ToughStuff is the winner of the 2010 NEMEX Renewables Innovation Award sponsored by British Gas at this year’s Environment and Energy Awards.
How ToughStuff can change lives -- Case studies
1 -- Tahiry, a case study, available for interview.
This is a link to a low resolution video about Tahiry, a Business in a Box Entrepreneur, (high res available) http://www.youtube.com/watch?v=0ImMvmODA6w
In Madagascar, Tahiry, aged 25, has taken ToughStuff’s Solar Village Entrepreneur program to new heights. As a recent university graduate who could not find employment, he raised money from his family to become one of the first ToughStuff Solar Village Entrepreneurs (SVE). The SVE program enables entrepreneurs to create a livelihood by providing lighting within their community. An entrepreneur typically purchases between 30 and 50 solar panels and LED lamps that they then rent to villagers for the same prices as candles or kerosene. For the same cost, the LED light is brighter, healthier, and safer.

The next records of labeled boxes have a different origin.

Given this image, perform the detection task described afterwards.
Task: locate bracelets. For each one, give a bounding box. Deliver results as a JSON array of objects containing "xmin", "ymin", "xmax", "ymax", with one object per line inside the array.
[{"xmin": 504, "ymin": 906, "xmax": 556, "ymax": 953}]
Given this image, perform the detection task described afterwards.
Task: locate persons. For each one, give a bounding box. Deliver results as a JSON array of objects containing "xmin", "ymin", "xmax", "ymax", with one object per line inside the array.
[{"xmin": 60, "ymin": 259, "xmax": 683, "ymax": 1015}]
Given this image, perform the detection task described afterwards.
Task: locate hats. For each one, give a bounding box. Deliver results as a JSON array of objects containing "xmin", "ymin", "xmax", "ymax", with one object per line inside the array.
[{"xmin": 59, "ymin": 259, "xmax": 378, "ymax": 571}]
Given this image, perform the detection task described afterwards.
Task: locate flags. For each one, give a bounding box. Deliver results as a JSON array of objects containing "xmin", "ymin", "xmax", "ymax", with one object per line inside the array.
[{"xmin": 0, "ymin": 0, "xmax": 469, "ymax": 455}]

Tahiry started with 30 lamps and panels. After his first week he returned to the ToughStuff office to buy more, “The students are angry with me that I don’t have enough lights for them all. They need light to study!” Tahiry now has 2 employees and 115 solar kits -- lighting over 10% of the village. One of the employees recently noted: “ToughStuff has become so ingrained in the village that I can’t imagine life without it.”
2 -- For more information about how ToughStuff is helping improve information and security for elderly people living in temporary camps following the earthquake in Haiti: http://www.reliefweb.int/rw/rwb.nsf/db900SID/FGAI-893SJH?OpenDocument .
Andrew Tanswell is a social entrepreneur; the CEO and joint founder of ToughStuff. He trained as an engineer and later worked as a management consultant building up his own niche change management consultancy firm. His international relief and development experience includes working with Medair in Iraq and Somalia as well as providing strategy and business development advice to large charities. He was the Executive Director for Micah Challenge UK before founding ToughStuff, a social business which aims to lift millions of people out of poverty through enterprise. Andrew was one of the winners of the 2009 Global Social Business Incubator for Social Entrepreneurs sponsored by the Skoll Foundation.
Adriaan Mol is an aid worker turned social entrepreneur and joint founder of ToughStuff. His awards include Winner of Global Social Benefit Incubator, Santa Clara University, California, 2006 and Winner of World Bank global Development Marketplace award, 2005 for BushProof, a social-enterprise that became a forerunner in the field of innovative drinking water supply. Adriaan has many years experience in organizational and strategic management of NGOs. His areas of expertise include design, implementation and evaluation of relief and development projects in Africa and Asia, including (civil) war and natural disaster situations. He also has technical expertise in (emergency) water supply, rural (social) marketing, well drilling, appropriate technology, and entrepreneurial approaches to poverty reduction including base of the pyramid (BoP) business.